### PROVIDED MATERIAL

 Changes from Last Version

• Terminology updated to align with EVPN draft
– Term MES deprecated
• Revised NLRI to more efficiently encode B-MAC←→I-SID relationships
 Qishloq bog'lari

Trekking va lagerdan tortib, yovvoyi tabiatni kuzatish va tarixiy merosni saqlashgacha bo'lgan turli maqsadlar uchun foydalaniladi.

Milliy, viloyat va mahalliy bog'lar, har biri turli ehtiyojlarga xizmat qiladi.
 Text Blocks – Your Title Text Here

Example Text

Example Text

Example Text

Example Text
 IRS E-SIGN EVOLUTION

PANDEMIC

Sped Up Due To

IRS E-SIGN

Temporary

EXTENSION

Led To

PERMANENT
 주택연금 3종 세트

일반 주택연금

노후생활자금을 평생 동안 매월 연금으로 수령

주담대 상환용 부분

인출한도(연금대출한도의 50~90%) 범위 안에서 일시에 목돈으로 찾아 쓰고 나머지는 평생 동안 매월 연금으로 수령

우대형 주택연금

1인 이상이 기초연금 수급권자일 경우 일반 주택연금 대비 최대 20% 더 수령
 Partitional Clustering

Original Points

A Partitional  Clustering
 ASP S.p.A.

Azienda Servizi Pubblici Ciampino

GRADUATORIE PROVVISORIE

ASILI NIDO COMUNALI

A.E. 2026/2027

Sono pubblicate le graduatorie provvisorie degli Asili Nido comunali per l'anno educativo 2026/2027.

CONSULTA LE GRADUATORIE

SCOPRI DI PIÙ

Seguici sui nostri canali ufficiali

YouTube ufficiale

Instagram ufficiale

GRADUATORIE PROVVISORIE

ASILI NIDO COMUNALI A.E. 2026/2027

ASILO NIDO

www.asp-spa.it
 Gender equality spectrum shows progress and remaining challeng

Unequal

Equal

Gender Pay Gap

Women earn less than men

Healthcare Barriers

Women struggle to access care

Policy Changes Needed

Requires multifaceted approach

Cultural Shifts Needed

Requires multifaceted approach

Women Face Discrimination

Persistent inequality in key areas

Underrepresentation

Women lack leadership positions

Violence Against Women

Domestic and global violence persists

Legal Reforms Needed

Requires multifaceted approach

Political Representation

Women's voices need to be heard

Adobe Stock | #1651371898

######

A verbatim copy of all the entries above is requested.

 Changes from Last Version

• Terminology updated to align with EVPN draft
– Term MES deprecated
• Revised NLRI to more efficiently encode B-MAC←→I-SID relationships
 Qishloq bog'lari

Trekking va lagerdan tortib, yovvoyi tabiatni kuzatish va tarixiy merosni saqlashgacha bo'lgan turli maqsadlar uchun foydalaniladi.

Milliy, viloyat va mahalliy bog'lar, har biri turli ehtiyojlarga xizmat qiladi.
 Text Blocks – Your Title Text Here

Example Text

Example Text

Example Text

Example Text
 IRS E-SIGN EVOLUTION

PANDEMIC

Sped Up Due To

IRS E-SIGN

Temporary

EXTENSION

Led To

PERMANENT
 주택연금 3종 세트

일반 주택연금

노후생활자금을 평생 동안 매월 연금으로 수령

주담대 상환용 부분

인출한도(연금대출한도의 50~90%) 범위 안에서 일시에 목돈으로 찾아 쓰고 나머지는 평생 동안 매월 연금으로 수령

우대형 주택연금

1인 이상이 기초연금 수급권자일 경우 일반 주택연금 대비 최대 20% 더 수령
 Partitional Clustering

Original Points

A Partitional  Clustering
 ASP S.p.A.

Azienda Servizi Pubblici Ciampino

GRADUATORIE PROVVISORIE

ASILI NIDO COMUNALI

A.E. 2026/2027

Sono pubblicate le graduatorie provvisorie degli Asili Nido comunali per l'anno educativo 2026/2027.

CONSULTA LE GRADUATORIE

SCOPRI DI PIÙ

Seguici sui nostri canali ufficiali

YouTube ufficiale

Instagram ufficiale

GRADUATORIE PROVVISORIE

ASILI NIDO COMUNALI A.E. 2026/2027

ASILO NIDO

www.asp-spa.it
 Gender equality spectrum shows progress and remaining challeng

Unequal

Equal

Gender Pay Gap

Women earn less than men

Healthcare Barriers

Women struggle to access care

Policy Changes Needed

Requires multifaceted approach

Cultural Shifts Needed

Requires multifaceted approach

Women Face Discrimination

Persistent inequality in key areas

Underrepresentation

Women lack leadership positions

Violence Against Women

Domestic and global violence persists

Legal Reforms Needed

Requires multifaceted approach

Political Representation

Women's voices need to be heard

Adobe Stock | #1651371898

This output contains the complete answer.